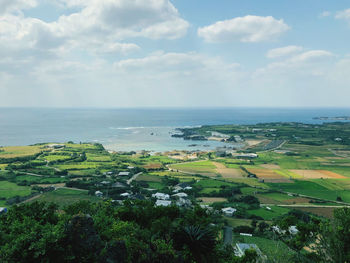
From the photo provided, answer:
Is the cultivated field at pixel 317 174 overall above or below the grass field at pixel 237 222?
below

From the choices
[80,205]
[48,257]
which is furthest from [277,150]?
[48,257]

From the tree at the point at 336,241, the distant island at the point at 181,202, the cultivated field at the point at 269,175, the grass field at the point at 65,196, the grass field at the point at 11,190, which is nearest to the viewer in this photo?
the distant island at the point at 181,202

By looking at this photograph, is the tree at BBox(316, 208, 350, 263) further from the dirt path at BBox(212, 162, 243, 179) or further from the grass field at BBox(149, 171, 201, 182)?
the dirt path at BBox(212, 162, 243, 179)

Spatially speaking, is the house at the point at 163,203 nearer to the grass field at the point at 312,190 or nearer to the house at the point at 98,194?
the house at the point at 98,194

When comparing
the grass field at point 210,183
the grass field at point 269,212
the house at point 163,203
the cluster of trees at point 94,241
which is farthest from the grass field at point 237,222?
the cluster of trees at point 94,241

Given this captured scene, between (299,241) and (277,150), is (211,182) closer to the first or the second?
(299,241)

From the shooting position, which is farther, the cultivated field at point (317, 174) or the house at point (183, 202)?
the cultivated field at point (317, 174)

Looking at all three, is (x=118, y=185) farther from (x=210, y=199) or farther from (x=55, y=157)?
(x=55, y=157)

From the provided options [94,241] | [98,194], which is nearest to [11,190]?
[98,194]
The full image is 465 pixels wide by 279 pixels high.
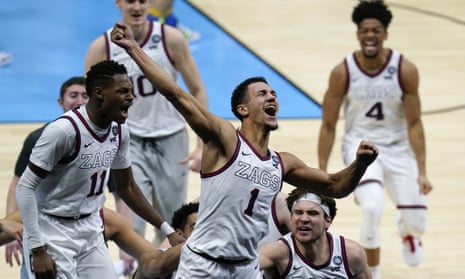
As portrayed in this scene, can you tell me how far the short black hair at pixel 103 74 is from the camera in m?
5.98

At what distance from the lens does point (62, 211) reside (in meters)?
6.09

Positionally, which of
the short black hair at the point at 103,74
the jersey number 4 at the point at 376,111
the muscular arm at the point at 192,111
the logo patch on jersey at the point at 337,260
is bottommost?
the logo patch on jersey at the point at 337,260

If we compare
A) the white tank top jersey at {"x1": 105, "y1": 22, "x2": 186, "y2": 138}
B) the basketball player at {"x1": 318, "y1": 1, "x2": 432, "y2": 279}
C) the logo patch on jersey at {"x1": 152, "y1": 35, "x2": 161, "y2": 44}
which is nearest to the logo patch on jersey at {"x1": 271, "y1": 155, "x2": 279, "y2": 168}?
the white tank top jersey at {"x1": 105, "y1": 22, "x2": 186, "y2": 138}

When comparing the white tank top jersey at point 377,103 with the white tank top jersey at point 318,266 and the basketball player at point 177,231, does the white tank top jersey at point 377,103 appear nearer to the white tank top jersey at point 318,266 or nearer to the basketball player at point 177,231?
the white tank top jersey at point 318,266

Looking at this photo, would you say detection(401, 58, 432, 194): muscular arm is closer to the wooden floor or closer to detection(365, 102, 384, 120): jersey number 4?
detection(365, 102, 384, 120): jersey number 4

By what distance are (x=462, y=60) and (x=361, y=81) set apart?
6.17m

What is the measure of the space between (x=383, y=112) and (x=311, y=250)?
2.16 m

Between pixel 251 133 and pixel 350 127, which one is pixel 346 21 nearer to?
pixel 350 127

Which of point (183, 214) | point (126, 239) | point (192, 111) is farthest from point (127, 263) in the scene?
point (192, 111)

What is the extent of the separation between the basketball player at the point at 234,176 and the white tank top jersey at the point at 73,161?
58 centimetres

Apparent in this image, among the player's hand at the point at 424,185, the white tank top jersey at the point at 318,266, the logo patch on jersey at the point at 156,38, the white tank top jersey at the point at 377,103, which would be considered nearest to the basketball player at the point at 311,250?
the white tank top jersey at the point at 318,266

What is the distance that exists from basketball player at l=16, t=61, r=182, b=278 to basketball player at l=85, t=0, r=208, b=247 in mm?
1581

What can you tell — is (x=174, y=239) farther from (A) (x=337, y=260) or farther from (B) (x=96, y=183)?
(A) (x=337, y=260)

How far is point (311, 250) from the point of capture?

◇ ◇ ◇

> _ЗАДАЧА_: Продублируйте дословно все записи выше, пропустив картинки.

> _РЕШЕНИЕ УПРАЖНЕНИЯ_:
From the photo provided, answer:
Is the cultivated field at pixel 317 174 overall above or below the grass field at pixel 237 222?
below

From the choices
[80,205]
[48,257]
which is furthest from [277,150]?
[48,257]

From the tree at the point at 336,241, the distant island at the point at 181,202, the cultivated field at the point at 269,175, the grass field at the point at 65,196, the grass field at the point at 11,190, which is nearest to the viewer in this photo?
the distant island at the point at 181,202

By looking at this photograph, is the tree at BBox(316, 208, 350, 263) further from the dirt path at BBox(212, 162, 243, 179) or further from the grass field at BBox(149, 171, 201, 182)?
the dirt path at BBox(212, 162, 243, 179)

Spatially speaking, is the house at the point at 163,203 nearer to the grass field at the point at 312,190 or nearer to the house at the point at 98,194?
the house at the point at 98,194

When comparing
the grass field at point 210,183
the grass field at point 269,212
the house at point 163,203
the cluster of trees at point 94,241
which is farthest from the grass field at point 237,222?
the cluster of trees at point 94,241

Given this captured scene, between (299,241) and (277,150), is (211,182) closer to the first or the second?
(299,241)

From the shooting position, which is farther, the cultivated field at point (317, 174) or the house at point (183, 202)?
the cultivated field at point (317, 174)

Looking at all three, is (x=118, y=185) farther from (x=210, y=199) or farther from (x=55, y=157)?
(x=55, y=157)

From the provided options [94,241] | [98,194], which is nearest to [11,190]?
[98,194]
The full image is 465 pixels wide by 279 pixels high.
As portrayed in this scene, can you tell me how far the short black hair at pixel 103 74 is from the camera in m?
5.98

At what distance from the lens does point (62, 211) reside (in meters)?
6.09

Positionally, which of
the short black hair at the point at 103,74
the jersey number 4 at the point at 376,111
the muscular arm at the point at 192,111
the logo patch on jersey at the point at 337,260
is bottommost?
the logo patch on jersey at the point at 337,260

If we compare
A) the white tank top jersey at {"x1": 105, "y1": 22, "x2": 186, "y2": 138}
B) the basketball player at {"x1": 318, "y1": 1, "x2": 432, "y2": 279}
C) the logo patch on jersey at {"x1": 152, "y1": 35, "x2": 161, "y2": 44}
which is nearest to the logo patch on jersey at {"x1": 271, "y1": 155, "x2": 279, "y2": 168}?
the white tank top jersey at {"x1": 105, "y1": 22, "x2": 186, "y2": 138}

When comparing the white tank top jersey at point 377,103 with the white tank top jersey at point 318,266 and the basketball player at point 177,231, does the white tank top jersey at point 377,103 appear nearer to the white tank top jersey at point 318,266 or nearer to the basketball player at point 177,231?
the white tank top jersey at point 318,266

Looking at this photo, would you say detection(401, 58, 432, 194): muscular arm is closer to the wooden floor or closer to detection(365, 102, 384, 120): jersey number 4?
detection(365, 102, 384, 120): jersey number 4

By what distance are (x=462, y=60) and (x=361, y=81) set apart?
6.17m

What is the measure of the space between (x=383, y=112) and (x=311, y=250)?
2.16 m

Between pixel 251 133 and pixel 350 127, which one is pixel 346 21 nearer to?
pixel 350 127

Which of point (183, 214) | point (126, 239) | point (192, 111) is farthest from point (127, 263) in the scene?
point (192, 111)

What is the extent of the separation between the basketball player at the point at 234,176 and the white tank top jersey at the point at 73,161?
58 centimetres

Apparent in this image, among the player's hand at the point at 424,185, the white tank top jersey at the point at 318,266, the logo patch on jersey at the point at 156,38, the white tank top jersey at the point at 377,103, which would be considered nearest to the basketball player at the point at 311,250?
the white tank top jersey at the point at 318,266

What is the distance that exists from basketball player at l=16, t=61, r=182, b=278 to basketball player at l=85, t=0, r=208, b=247 in mm?
1581

What can you tell — is (x=174, y=239) farther from (A) (x=337, y=260) or farther from (B) (x=96, y=183)?
(A) (x=337, y=260)

How far is point (311, 250) from the point of capture?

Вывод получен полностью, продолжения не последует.